# 1/8/11 Mogadore Outing Pictures



## Big Daddy (Apr 6, 2004)

Here you go... Lots of hardy souls out there today and I hope everyone caught fish. It was really great to see so many young fishers out there. Really a great time. Thanks Lovin' Life and all who helped out. Also, I highly recommend Mark's Bait and Tackle and especially those red maggots... The fish LOVE them!


----------



## Big Daddy (Apr 6, 2004)




----------



## Big Daddy (Apr 6, 2004)




----------



## Big Daddy (Apr 6, 2004)




----------



## Big Daddy (Apr 6, 2004)




----------



## Big Daddy (Apr 6, 2004)

Biggest perch, Biggest fish, Most perch, and youth perch.
Congrats guys!


----------



## Eliminator (Aug 26, 2006)

Looks like some nice Perch! Am I cracking up or does that last photo makes somebody's fingers look frozen? Forget it, the pics weren't fully loaded yet and the colors were weird, they look fine now.
Sorry didn't get to meet up with you guys, I woke up late and unprepared, although I was on the ice later for a couple hrs, miserable cold and windy.


----------



## Perchy101 (Apr 14, 2004)

Here are a few that I snapped while out in the Shanty.... Good Stuff...


----------



## sady dog (Feb 10, 2008)

dude you where taking picts of shanty's! you should have been taking picts of all my fish! 
The key to success today was the red spikes....perchy can tell ya that....lol


----------



## icebucketjohn (Dec 22, 2005)

Nice. Great day to be on the ice. I would've loved to join ya.


----------



## shomethacrappies (Mar 26, 2009)

great pics big daddy looks professional also made me look a couple pounds lighter great job


----------



## Big Daddy (Apr 6, 2004)

Over the years of my working in TV, I've figured out ways to make people look smaller and fish look bigger in pictures... LOLOL


----------



## Steelhead Fever (Dec 31, 2009)

nice pics...fun times out there....hope we can have many more of these in many more different places.....thanks to everyone!!


----------



## eyecatchum2 (Mar 30, 2010)

Congrats on the win.


----------



## WestBranchJoe (Jan 13, 2009)

Here are a few shots I took.

Check in

























A nice bucket









Trophy winning perch lol









I caught 6 of these the 7th came from a member whose name I did not catch. So to the guy in the yellow jacket, thanks, he fried up nicely!

Joe


----------



## sady dog (Feb 10, 2008)

it was my pleasure...you earned it that little guy....and to all those who didn't go...we caught all those fish in that parking lot!!! lol (or at least that is what the pictures look like...)  It was a blast I wished some of those little dudes caught more...but hopefully they had a good time...

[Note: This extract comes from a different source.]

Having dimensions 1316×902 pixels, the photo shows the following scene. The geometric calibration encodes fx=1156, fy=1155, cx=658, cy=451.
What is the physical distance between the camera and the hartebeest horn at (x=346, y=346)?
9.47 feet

I think mine was the one with bent tale!!!! I had to stretch hime to make 8" ..... lol


----------



## polecat (Mar 25, 2007)

wow! looks like you guys had a blast. its good to see some of the faces . can't get out on the ice anymore;;;bad heart, but man it sure is exciteing to see the pix and results. congrats you guys and keep those pix comming.


----------